М. Ж. И в конечном итоге невозможно однозначно ответить на вопрос: честь — это хорошо или плохо? Это ведь в зависимости от того, как она понимается: если как привилегии — то скорее плохо, если как ответственность — то однозначно хорошо.
о. А. Г. Плохо, когда честь никак не связана с внутренним деланием человека, а только с его положением. Ведь и священным саном можно кичиться, и конфессиональной принадлежностью. Пусть это всё и не обсуждается в категориях чести, но с ней соотносится. Когда забывается, что Бог из камней может соделать детей Аврааму, когда честь — это привилегия, это то, что требует почестей — именно требует вне зависимости от действительных заслуг, — то это скверно.
М. Ж. А ведь кроме сочетания честь и достоинство есть ещё честь и долг. Честь не позволяет уклониться от долга, и если я от него уклонюсь, греха, может быть, и не будет, а бесчестие будет. И если мы воспринимаем честь как нечто, диктующее обязанность, то ей найдётся место в ряду христианских добродетелей.
о. А. Г. Да, и получается, что всё, что связывается с подлинной честью, имеет отношение к христианству; здесь формируется комплексное понятие. Честь связывает воедино несколько аспектов (долг, честность, достоинство), вкратце действительно удобно назвать всё это честью. Из-за того, что у слова честь есть ещё и другое значение, куда менее почтенное, его вряд ли удобно употреблять в богословском трактате или в пастырском поучении, но суть дела от этого не меняется. В понятийном ряду идея чести однозначно присутствует — я бы сказал даже, не может не присутствовать, — и было бы недопустимо для нас отрицать важность этого понятия, поскольку на нём замыкаются очень важные для человечества вещи. Повторюсь: крайне тревожно, что слово честь уходит (если не ушло) из жизни общества, и ещё более тревожно то, что оно и связанные с ним понятия могут уйти из сознания церковного общества, коль скоро оно сочтёт возможным не лидировать в моральном плане, а следовать тому, что “принято”.
М. Ж. Но Церковь существует не в физической реальности только, но ещё и в идеальной духовной реальности и всегда может вопреки внешним обстоятельствам восходить к этой реальности, в которой она содержит в себе то, чего обществу так не хватает.

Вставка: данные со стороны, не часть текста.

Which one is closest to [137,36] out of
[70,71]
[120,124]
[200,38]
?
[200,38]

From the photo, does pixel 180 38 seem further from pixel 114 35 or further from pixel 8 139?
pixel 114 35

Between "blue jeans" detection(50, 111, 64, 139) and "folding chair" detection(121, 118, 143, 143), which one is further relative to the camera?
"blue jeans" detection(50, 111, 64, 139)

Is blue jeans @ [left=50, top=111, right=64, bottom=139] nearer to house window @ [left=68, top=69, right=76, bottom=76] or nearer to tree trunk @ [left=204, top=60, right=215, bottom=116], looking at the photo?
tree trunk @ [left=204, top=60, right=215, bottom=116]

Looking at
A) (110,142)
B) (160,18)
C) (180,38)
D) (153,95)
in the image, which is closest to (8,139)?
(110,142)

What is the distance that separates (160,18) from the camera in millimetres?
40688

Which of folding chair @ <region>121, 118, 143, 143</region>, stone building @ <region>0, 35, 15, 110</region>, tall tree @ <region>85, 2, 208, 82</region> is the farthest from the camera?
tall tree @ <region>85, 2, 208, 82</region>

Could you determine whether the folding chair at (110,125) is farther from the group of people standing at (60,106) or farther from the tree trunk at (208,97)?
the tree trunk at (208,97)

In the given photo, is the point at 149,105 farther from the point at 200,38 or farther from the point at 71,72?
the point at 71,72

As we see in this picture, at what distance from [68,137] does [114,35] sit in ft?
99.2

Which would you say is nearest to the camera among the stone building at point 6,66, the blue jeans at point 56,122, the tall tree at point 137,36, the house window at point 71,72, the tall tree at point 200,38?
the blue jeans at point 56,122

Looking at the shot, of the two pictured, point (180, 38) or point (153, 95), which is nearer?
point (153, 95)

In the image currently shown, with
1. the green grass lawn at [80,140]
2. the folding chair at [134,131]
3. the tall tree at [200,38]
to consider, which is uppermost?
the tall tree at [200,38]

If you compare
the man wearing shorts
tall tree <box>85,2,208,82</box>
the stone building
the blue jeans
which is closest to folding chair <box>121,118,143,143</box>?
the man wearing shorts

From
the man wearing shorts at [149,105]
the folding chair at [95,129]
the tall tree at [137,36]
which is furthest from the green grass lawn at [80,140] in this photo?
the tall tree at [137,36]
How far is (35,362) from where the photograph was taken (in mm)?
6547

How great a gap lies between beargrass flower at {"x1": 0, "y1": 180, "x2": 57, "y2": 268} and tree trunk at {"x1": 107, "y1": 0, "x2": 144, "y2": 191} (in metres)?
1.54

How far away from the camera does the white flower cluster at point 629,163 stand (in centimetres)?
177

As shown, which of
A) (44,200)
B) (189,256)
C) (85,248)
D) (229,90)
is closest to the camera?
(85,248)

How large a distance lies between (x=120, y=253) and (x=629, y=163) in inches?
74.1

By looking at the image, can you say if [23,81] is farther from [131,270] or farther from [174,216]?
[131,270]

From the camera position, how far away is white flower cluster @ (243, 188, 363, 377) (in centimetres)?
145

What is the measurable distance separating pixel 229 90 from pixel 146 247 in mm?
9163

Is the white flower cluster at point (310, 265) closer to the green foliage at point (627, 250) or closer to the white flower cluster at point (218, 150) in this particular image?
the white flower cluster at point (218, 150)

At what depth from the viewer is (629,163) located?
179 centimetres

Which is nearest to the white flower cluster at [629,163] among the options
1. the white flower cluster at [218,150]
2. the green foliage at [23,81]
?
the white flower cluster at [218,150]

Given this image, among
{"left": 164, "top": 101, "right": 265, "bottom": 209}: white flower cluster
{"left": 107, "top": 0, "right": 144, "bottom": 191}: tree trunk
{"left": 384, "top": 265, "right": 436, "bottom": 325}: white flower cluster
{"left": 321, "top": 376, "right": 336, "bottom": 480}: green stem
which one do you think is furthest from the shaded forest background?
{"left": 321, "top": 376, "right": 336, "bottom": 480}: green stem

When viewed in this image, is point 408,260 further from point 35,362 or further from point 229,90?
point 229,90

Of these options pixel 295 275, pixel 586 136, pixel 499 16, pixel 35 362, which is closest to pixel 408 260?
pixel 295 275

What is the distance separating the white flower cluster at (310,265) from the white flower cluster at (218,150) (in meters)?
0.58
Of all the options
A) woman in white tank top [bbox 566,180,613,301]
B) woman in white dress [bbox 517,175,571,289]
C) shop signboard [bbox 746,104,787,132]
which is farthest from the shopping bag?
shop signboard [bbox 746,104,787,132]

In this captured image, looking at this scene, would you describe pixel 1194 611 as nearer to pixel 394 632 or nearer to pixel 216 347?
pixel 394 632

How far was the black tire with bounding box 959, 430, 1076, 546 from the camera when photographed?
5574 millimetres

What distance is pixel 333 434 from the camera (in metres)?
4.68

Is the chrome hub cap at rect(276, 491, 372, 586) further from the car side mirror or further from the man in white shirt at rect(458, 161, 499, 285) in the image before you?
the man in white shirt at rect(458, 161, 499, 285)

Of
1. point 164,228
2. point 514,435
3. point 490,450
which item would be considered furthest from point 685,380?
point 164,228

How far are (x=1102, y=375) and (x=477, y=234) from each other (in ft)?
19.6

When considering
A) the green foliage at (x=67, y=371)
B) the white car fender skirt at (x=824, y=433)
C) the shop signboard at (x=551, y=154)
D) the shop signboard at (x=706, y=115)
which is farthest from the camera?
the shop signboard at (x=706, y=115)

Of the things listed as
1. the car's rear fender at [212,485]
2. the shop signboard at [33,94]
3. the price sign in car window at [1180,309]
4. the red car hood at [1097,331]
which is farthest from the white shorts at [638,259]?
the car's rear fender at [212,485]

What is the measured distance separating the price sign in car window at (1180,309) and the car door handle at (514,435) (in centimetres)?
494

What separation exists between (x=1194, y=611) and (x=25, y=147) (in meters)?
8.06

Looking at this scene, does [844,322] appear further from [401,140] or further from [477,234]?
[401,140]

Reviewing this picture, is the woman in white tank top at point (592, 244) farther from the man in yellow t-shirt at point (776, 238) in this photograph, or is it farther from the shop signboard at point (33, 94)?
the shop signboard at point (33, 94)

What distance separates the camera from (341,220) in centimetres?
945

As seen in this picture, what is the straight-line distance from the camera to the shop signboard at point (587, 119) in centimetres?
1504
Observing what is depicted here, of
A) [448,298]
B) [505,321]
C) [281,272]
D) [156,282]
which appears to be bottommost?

о. А. Г. В этом смысле, как и во многих других, нам гораздо лучше, чем тем, кто принадлежит к каким-либо общественным структурам. А завершая наш разговор, могу сказать, что один вывод, как представляется, можно сделать: даже если слово честь отсутствует в большинстве церковных текстов, понятие о чести присутствует в системе понятий, формирующих сознание христианина, а тем самым может быть причислено к христианским добродетелям.
1Собственно говоря, такое “отрицательное” развитие имеет под собой реальную почву, так как в падшем мире любое установление способно вызвать злоупотребления, точно так же как любое полезное изобретение можно использовать во зло. Тем не менее публицистика играет в этом процессе лидирующую (если не опережающую) роль.